The Solution to World Hunger

Necessity is the mother of invention. This has always bothered me because in my case necessity just tends to be the mother of a bunch of foul language. That has always bothered me because in my mind, invention is the mother of independent wealth.

Case in point: Several years back I heard of a man who had a nice little boat shop that was situated along the water. Boats could be driven right into the shop, pulled out of the water and repaired. He specialized in the overhaul and restoration of those beautiful old mahogany speedboats that always seemed so popular in Bond films. It seems like someone in this business would make a lot of money but instead this man managed to lose in excess of ten thousand dollars every year. In the mid-eighties that was a decent chunk of change.

Why, you ask, would anyone stay in a business like that for very long? His answer: he liked it. He liked the work, he liked his crew, he liked his hours. He was happy and not at all interested in the profitability of it.

How, you ask, could anyone afford to stay in a business like that for very long? His answer: he was just living off of his patent. That’s patent. Singular. It turns out when you open your can of shoe polish using the little metal twist thing that pops the top off, this is the guy that came up with the little metal twist thing. When I heard this I was amazed.

I figure that guy was probably in the military, rushing to get ready for a uniform inspection, desperately trying to open his shoe polish when, after breaking three fingernails and a tooth, he grumbled, “someone should put a little thing on the side of the can that…” and the light bulb went off. A quick trip to the patent office, the addition of about 1/8th of a cent of aluminum to every can of shoe polish, and that was it. He gets a few cents from the sale of every can of shoe polish and now he can afford to hire a crew of guys to help him blow thousands of dollars in the process of polishing little wooden boats.
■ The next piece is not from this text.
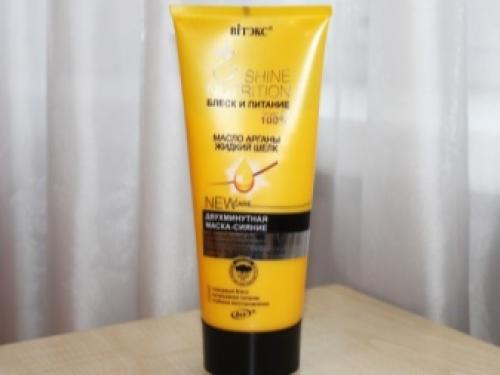 Белорусские маски для волос. Маска для волос Bielita-Bitэкс 02 Белорусские маски для волос. Маска для волос Bielita-Bitэкс 02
Ever since I first heard that story I’ve been on the lookout for some simple task that could be made simpler by the addition of 1/8th of a cent worth of aluminum that I thought up. I haven’t found it yet. I’ve come close on several occasions, but for some reason every time I get the next great idea it turns out that someone has beat me to it and already patented it, marketed it, sold it, and hired a crew of guys to help him blow thousands of dollars in the process of polishing little wooden boats.

So I was on my quest for the next great idea about a year ago when I found the solution to world hunger. I can’t say I thought of it because I didn’t. I don’t think anybody did. I found it. You could find it too if you know where to look. It’s on cable TV. I spent much of my lifetime without cable TV. I grew up too far from town for the cables to reach my house. Then I went to college and couldn’t afford it. Then I moved to Japan where I couldn’t understand it. Then I moved back to the United States and wasn’t interested in it. I was 27 when I finally watched cable TV for more than five minutes.
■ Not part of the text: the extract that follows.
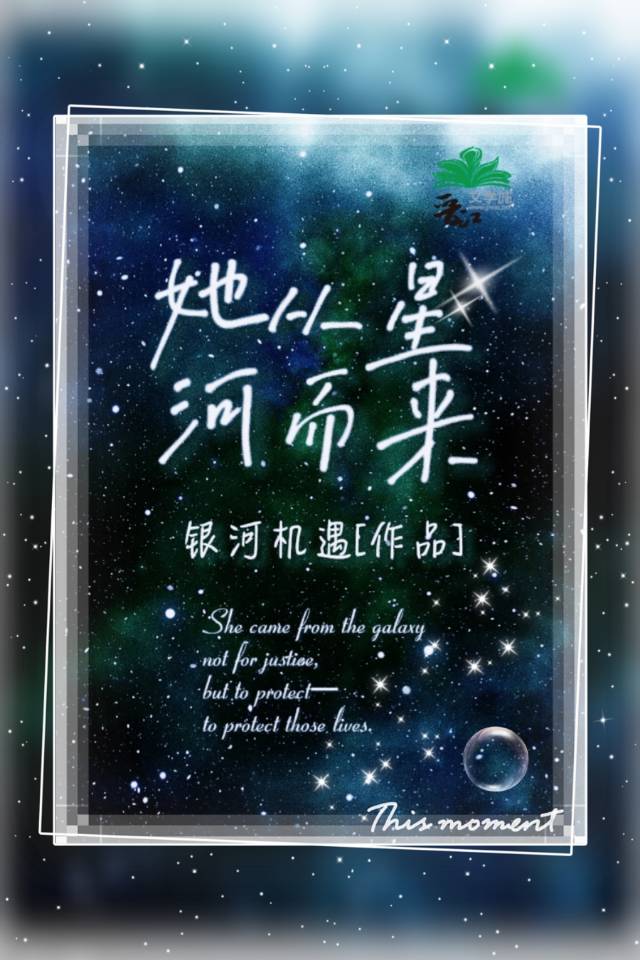 她来时星河耀眼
It turns out there was nothing on.

I know because I spent two hours while house-sitting for a friend (I still don’t have cable TV at my own house) flipping through the channels the way that I notice all red-blooded males are compelled to do. There were hundreds of channels and by the time I was done, my A.D.D. was so attuned that I could cycle through all of them and say with authority that there was in fact nothing on in less than 85 seconds.

It was this channel-surfing aptitude that made it possible for me to find the solution to world hunger. Somewhere around channel 75 I saw a small part of an advertisement that explained that you can feed a disadvantaged child in a third world country for pennies a day. The next fact, taken independently, seems completely unrelated. But when you find it less than sixty seconds after the first, it’s so obvious you have to wonder why someone hasn’t already taken action.

Around channel 230, I learned that phone sex costs as much as $3.99 per minute.

So what needs to happen is someone needs to go to these poor countries, where people live in mud huts and seem untroubled by the number of flies that live in their eye sockets or the constant pity of Sally Struthers, install a few dozen phone lines, and teach the local women just enough English so that they can talk dirty. I haven’t exactly done the math, but it seems like an hour of phone sex should be able to feed an extended family of five generations for months.

It’s pure genius. Use this idea. Make the world a better place, but when fame and fortune inevitably find you remember I told you about it. I don’t want the Nobel Prize for solving world hunger. I just want a few cents from every minute so I can hire a crew of guys to help me blow thousands of dollars in the process of polishing little wooden boats.